### [Data for this exercise]
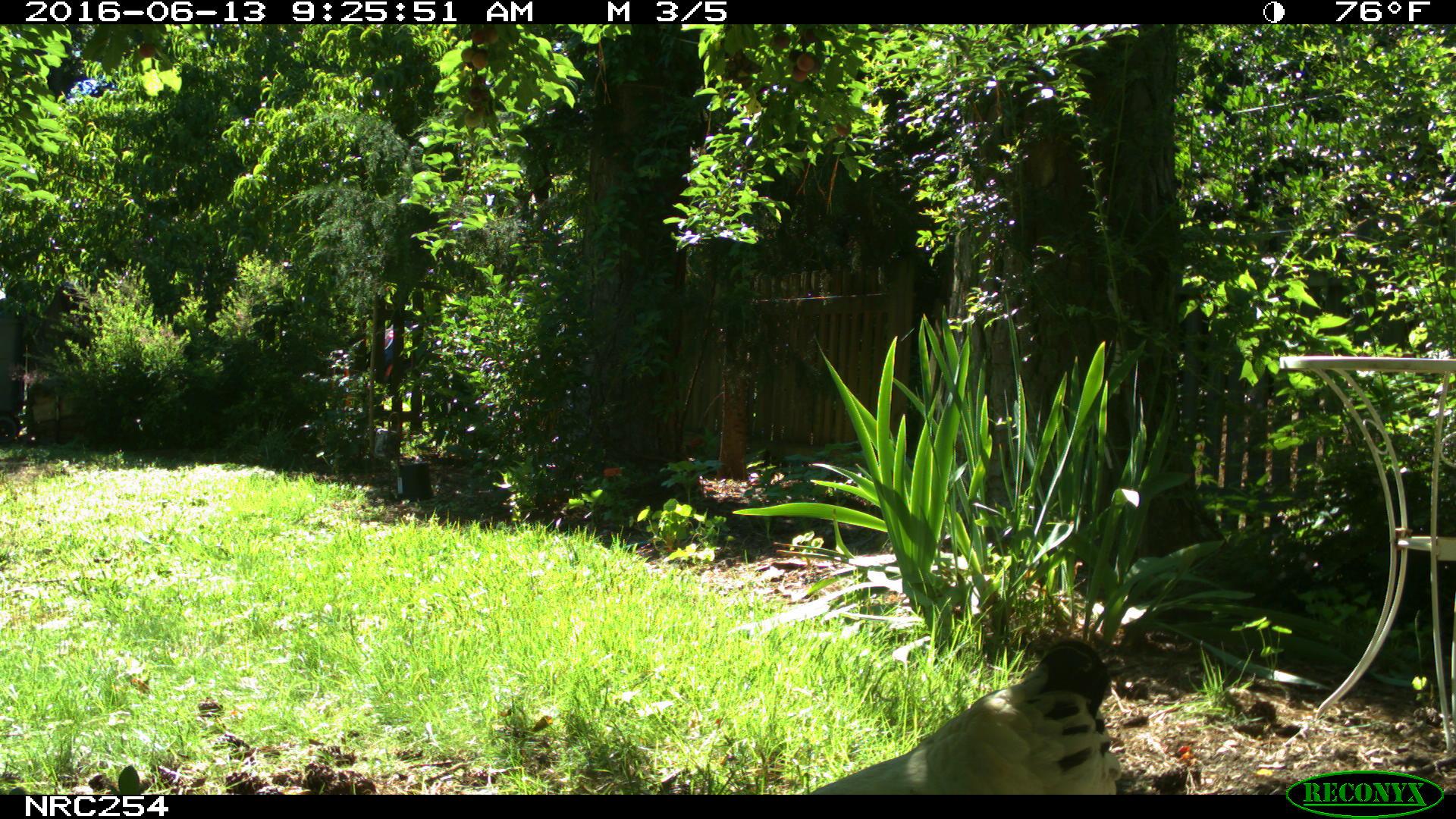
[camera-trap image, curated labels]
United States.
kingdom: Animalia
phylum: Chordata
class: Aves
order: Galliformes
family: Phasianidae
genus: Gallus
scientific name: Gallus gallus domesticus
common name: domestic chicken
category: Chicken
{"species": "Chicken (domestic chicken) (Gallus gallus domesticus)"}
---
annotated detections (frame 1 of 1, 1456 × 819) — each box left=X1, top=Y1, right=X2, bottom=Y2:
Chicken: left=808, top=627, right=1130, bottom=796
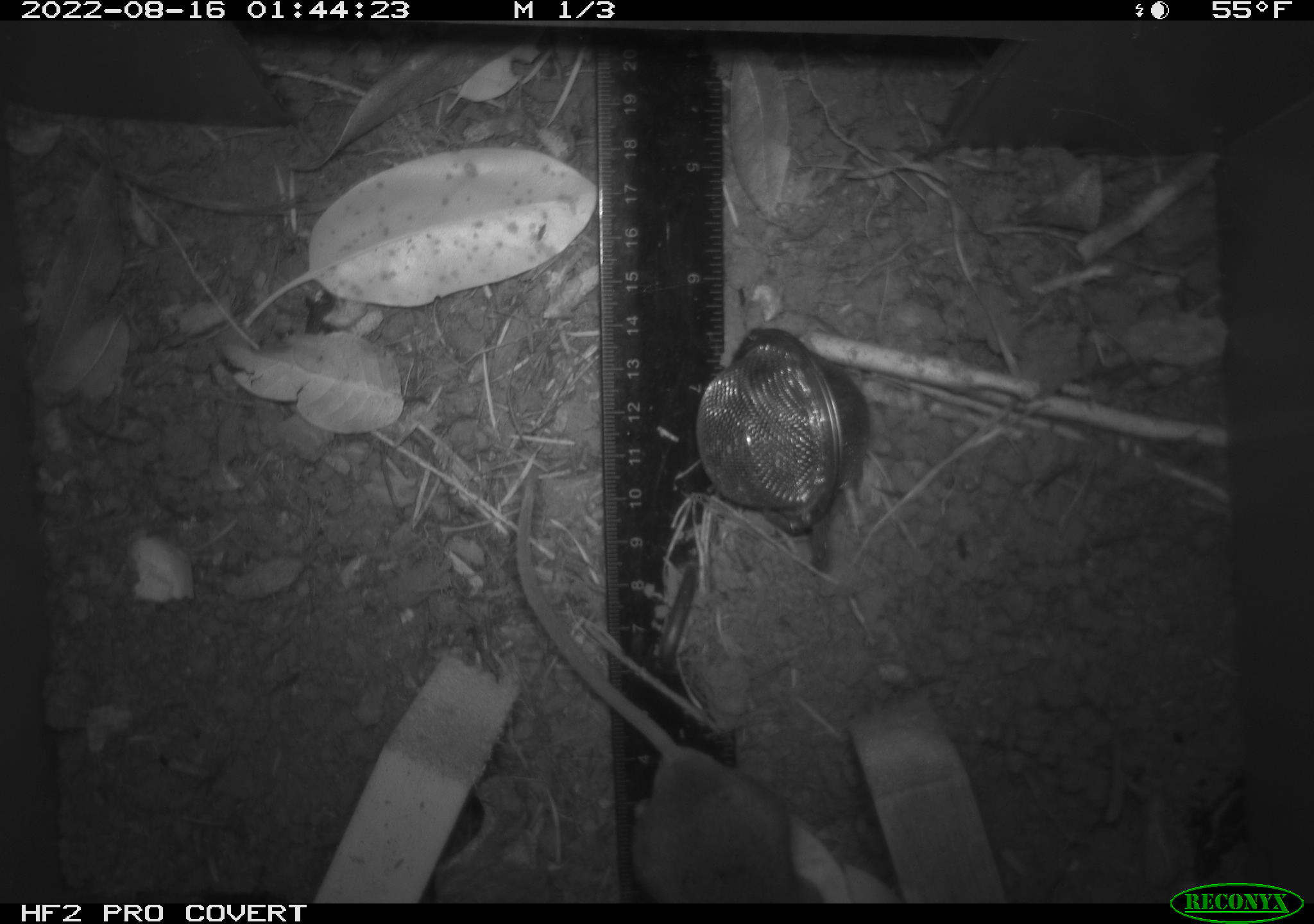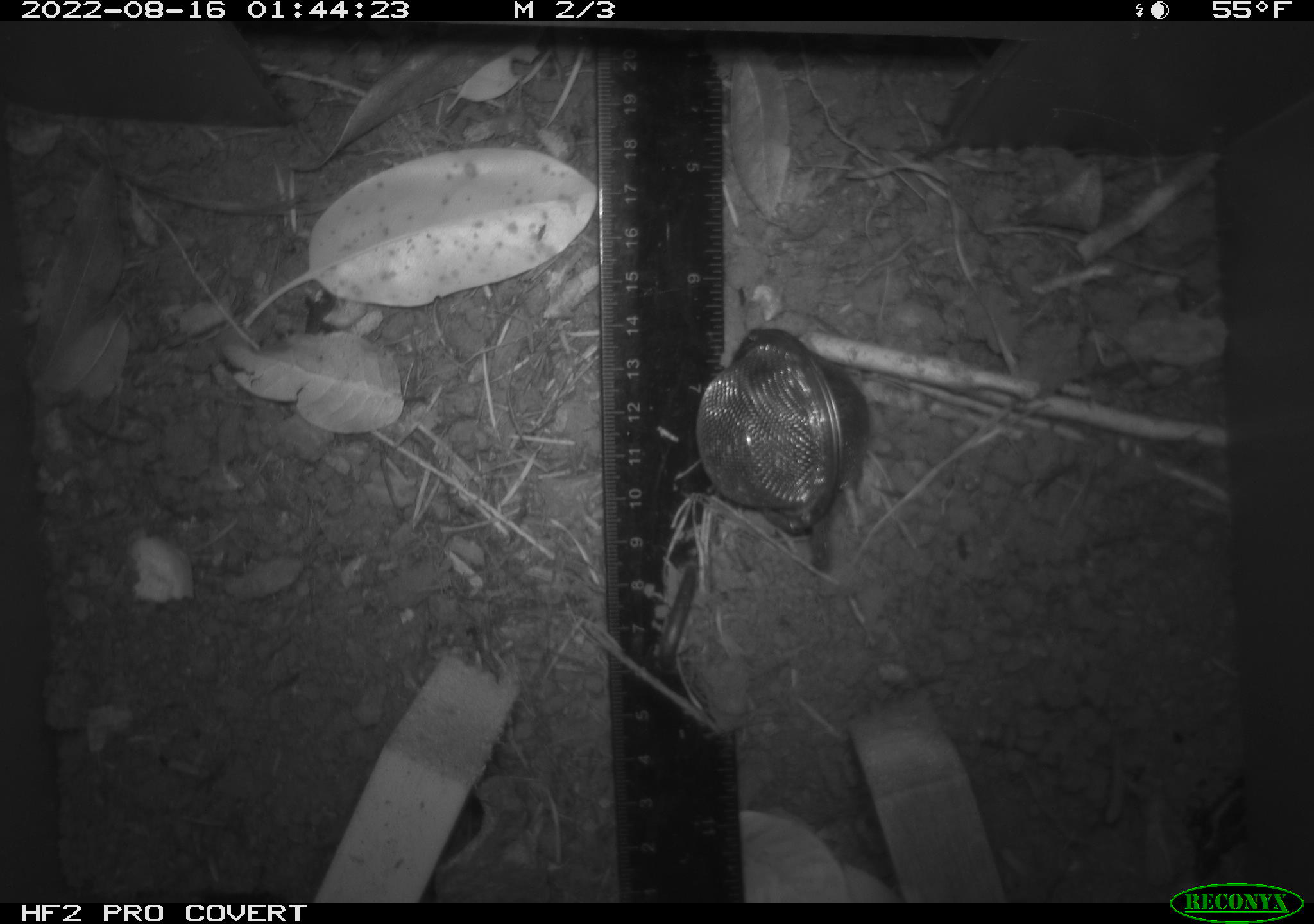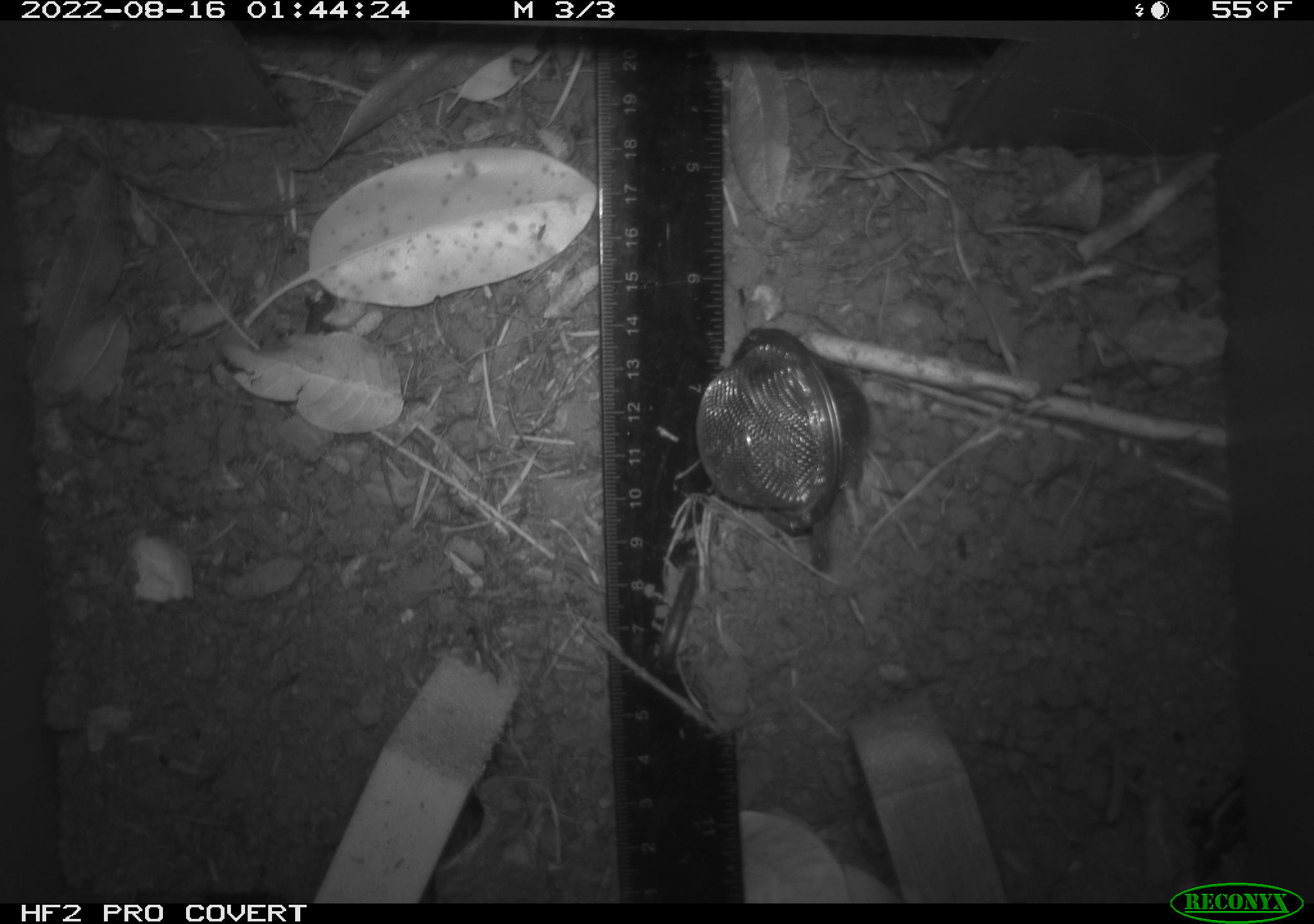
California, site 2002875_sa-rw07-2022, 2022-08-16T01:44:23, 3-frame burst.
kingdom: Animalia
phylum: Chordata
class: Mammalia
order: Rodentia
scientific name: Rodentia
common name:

### [Task prompt]
Copy out all of the listing word for word, but skip the images.

### [Exercise answer]
[camera-trap image, curated labels]
United States.
kingdom: Animalia
phylum: Chordata
class: Aves
order: Galliformes
family: Phasianidae
genus: Gallus
scientific name: Gallus gallus domesticus
common name: domestic chicken
category: Chicken
{"species": "Chicken (domestic chicken) (Gallus gallus domesticus)"}
---
annotated detections (frame 1 of 1, 1456 × 819) — each box left=X1, top=Y1, right=X2, bottom=Y2:
Chicken: left=808, top=627, right=1130, bottom=796
California, site 2002875_sa-rw07-2022, 2022-08-16T01:44:23, 3-frame burst.
kingdom: Animalia
phylum: Chordata
class: Mammalia
order: Rodentia
scientific name: Rodentia
common name:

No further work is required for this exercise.